= Charlie's Promise =

English charity

Charlie's Promise is a charity based in England. Its charity number is 1207246. Its object is to prevent knife crime and to protect people from its effects. The charity was founded by the Martin and Tara Cosser, parents of Charlie Cosser, 17 years of age, who was fatally stabbed in 2023.

==Origins==
Charlie Cosser was fatally stabbed at a party in 2023. His father, Martin Cosser, made a promise to him as he lay dying, that he would not be forgotten and has vowed to spend the rest of his life educating people about knife crime. Charlie's murderer, Yura Varybrus, aged 17, was jailed for life with a minimum term of 16 years.

==Activities==
The charity's campaign is nationwide, and Martin Cosser has been invited to many schools to give mixed audience addresses. Charlie's old school Rodborough School have not done so. Support has been given by such as the High Sheriff of Surrey.
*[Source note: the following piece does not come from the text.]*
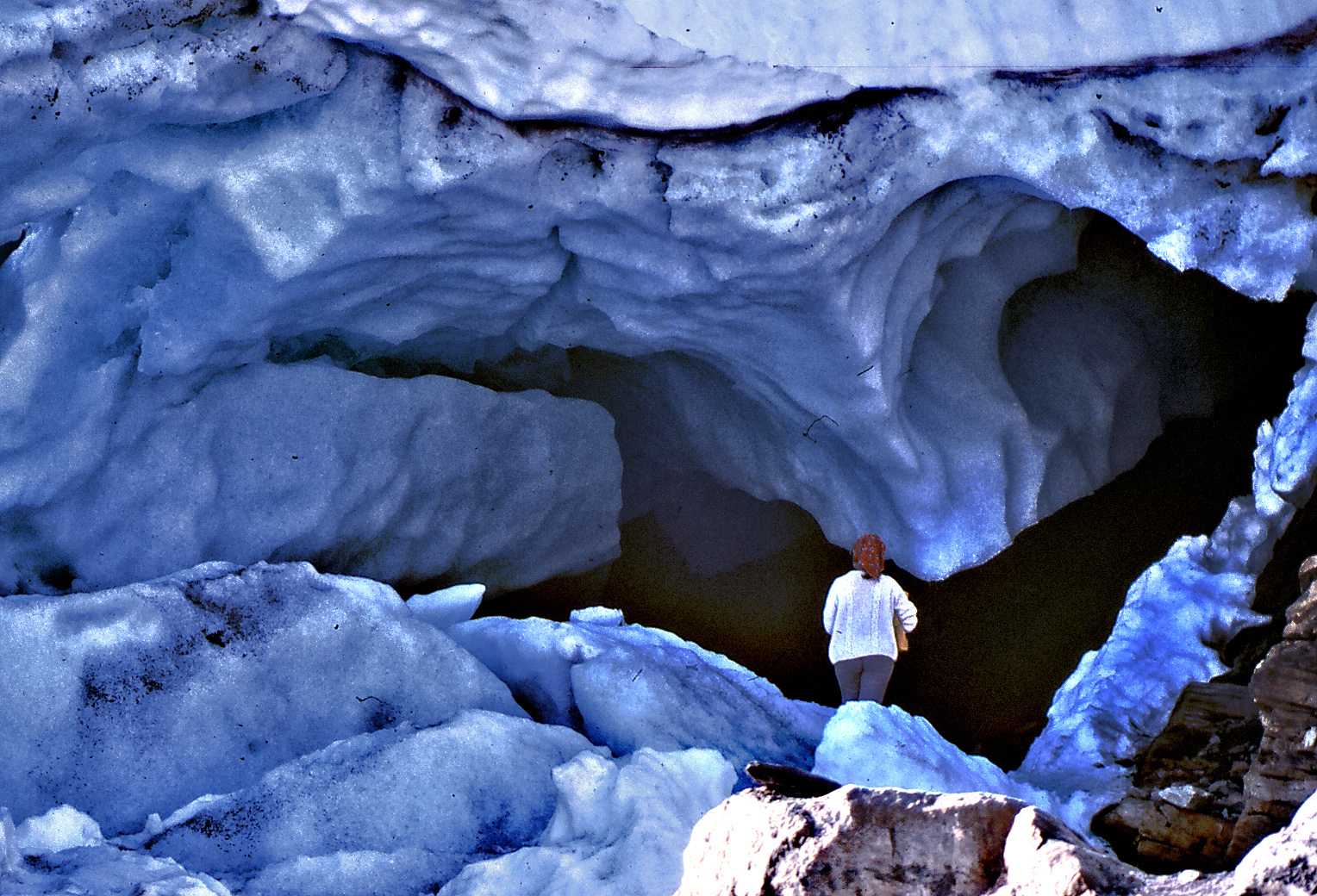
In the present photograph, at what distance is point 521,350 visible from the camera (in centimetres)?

In July 2025, founders Martin and Tara Cosser met the King and prime minister at St James's Palace.

In April 2026, Martin and Tara Cosser were appointed Fearless ambassadors by Crimestoppers UK and Martin Cosser appeared on ITV's Good Morning Britain, where his calls for action on knife crime included giving lessons on knife crime to nine-year-olds. In July 2026, a festival organised by the charity was attended by several hundred people, the third such event since Charlie Cosser's death.